Data records
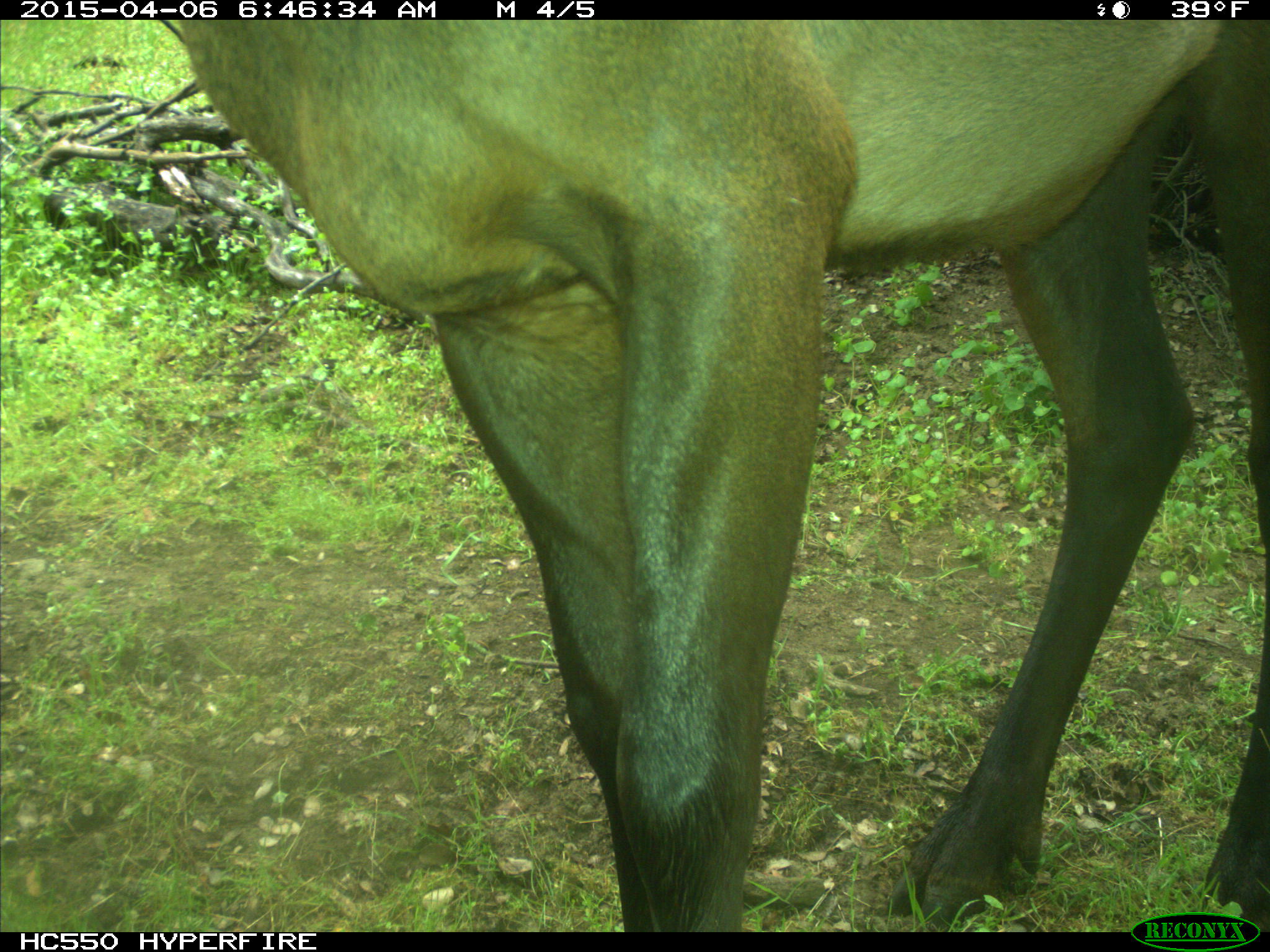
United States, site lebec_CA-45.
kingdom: Animalia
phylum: Chordata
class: Mammalia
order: Artiodactyla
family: Cervidae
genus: Cervus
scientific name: Cervus canadensis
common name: elk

Assignment
Every last line above must be reproduced as written, and no pictures belong in the copy.

Expected answer
United States, site lebec_CA-45.
kingdom: Animalia
phylum: Chordata
class: Mammalia
order: Artiodactyla
family: Cervidae
genus: Cervus
scientific name: Cervus canadensis
common name: elk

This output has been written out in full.